Mobile Edge Computing is a new cellular network scheme in which BSs provide connections to UEs and computing services. This technique essentially brings cloud services closer to UEs, reducing latency for several compute-dense applications such as speech recognition and augmented reality. When MEC is supported by drone BSs, a number of issues arise. Drone BSs must have certain computing platforms, such as Graphical Processing Units (GPUs), to provide cloud services that will improve drone energy consumption and payload. Another issue is computing session continuity since fast-moving drone BSs may create serious disconnections for the ongoing computational functions of UEs. Further research should be conducted to address the potential of MEC and its challenges regarding drones [143]. Different system settings with various mobility scenarios should be considered.

7.10. Drone Antennas

Drones can travel in three dimensions at various speeds. There is an urgent need to develop a new tracking antenna that can adapt to drone mobility and enable an ultra-high data rate transfer between drones and BSs. Since the accelerometer, gyro, and GPS data are used to track BSs, the antenna is tilted [144]. Another challenge is the limited area available for antennae on drones, particularly for small drones. Additional research and development must be prioritized in this regard.

8. Conclusions

This paper mostly focused on studying handover managements in drone networks. Drones are a popular alternative to ground-based BSs or UEs. Due to limited power consumption, packet loss, or dense networks, various challenges may emerge during drone operation, making the handover process critical for effective data transfer. A comprehensive review of previous research was presented and discussed. Various research challenges were also highlighted. The proposed solutions from the literature were extensively reviewed.
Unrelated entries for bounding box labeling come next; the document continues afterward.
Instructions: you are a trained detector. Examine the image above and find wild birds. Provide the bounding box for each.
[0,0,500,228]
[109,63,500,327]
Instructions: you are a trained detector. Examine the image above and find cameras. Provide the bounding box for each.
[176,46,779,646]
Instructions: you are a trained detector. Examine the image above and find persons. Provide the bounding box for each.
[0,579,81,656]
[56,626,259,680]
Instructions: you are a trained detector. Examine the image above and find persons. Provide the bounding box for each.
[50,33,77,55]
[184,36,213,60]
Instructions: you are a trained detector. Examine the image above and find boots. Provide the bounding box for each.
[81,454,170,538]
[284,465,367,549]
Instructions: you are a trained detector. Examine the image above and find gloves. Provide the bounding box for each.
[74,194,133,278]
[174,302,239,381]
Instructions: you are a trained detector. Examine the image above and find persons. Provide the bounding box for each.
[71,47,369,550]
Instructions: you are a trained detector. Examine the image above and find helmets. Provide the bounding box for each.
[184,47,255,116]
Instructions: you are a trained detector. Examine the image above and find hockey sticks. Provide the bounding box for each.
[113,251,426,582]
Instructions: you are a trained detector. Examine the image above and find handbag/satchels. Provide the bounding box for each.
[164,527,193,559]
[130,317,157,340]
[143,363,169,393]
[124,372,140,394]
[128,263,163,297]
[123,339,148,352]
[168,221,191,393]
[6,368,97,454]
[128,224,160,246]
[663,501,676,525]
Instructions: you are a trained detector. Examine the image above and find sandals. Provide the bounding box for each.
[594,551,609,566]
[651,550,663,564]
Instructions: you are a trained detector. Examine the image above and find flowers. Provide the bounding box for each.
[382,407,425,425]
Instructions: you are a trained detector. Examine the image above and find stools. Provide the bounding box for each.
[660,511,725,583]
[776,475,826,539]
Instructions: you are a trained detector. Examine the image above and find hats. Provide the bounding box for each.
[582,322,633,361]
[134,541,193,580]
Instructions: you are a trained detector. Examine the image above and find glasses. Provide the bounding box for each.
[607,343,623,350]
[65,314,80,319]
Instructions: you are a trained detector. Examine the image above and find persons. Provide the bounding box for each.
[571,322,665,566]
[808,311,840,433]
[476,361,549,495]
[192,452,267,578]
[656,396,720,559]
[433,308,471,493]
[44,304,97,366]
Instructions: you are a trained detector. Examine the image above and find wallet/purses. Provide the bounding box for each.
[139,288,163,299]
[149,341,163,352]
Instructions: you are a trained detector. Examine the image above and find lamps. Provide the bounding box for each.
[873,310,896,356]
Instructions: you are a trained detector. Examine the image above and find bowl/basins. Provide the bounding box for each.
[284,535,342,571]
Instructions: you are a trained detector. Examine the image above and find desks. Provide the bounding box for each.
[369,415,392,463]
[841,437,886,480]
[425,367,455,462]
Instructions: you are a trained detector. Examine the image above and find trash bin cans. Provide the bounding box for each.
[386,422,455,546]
The main focus, however, is on handover management in future mobile networks. From this overview, several points can be highlighted. The research trends indicate that in future mobile networks, the integration of drones in mobile cellular networks, satellite networks, and other traditional technologies (such as MANETS, VANETs, and IEEE 802.11) will be part of the main solution. Drones move at higher speeds than ground network UEs and have different characterizations. Initially, it would seem that the two network behaviors have several similarities; however, drones possess greater handoff probability. This will lead to further handover issues, such as high HPPP and RLF. This is a significant challenge facing the implementation of drones. Existing handover mechanisms may not be efficient for drone networks. Machine and deep learning-based handover models have higher success rates and fewer assessment overheads in overlapping regions than traditional approaches, indicating that this technology may be a successful solution for managing the handover issue of drones.

Author Contributions

All authors I.S., P.D., M.B., R.A.R., S.A., M.A.S., Y.I.D. and H.M. have contributed to the paper by adding sections or subsections, or reviewing the paper and improving it further. All authors have read and agreed to the published version of the manuscript.

Funding

This research has benefitted from the 2232 International Fellowship for Outstanding Researchers Program of TÜB˙ITAK (Project No: 118C276) conducted at Istanbul Technical University (ITU). Also, from project under Universiti Teknologi Malaysia (UTM) RA ICONIC grant (Vot number Q.J130000.4351.09G69) supported by Ministry of Higher Education (MOHE) Malaysia.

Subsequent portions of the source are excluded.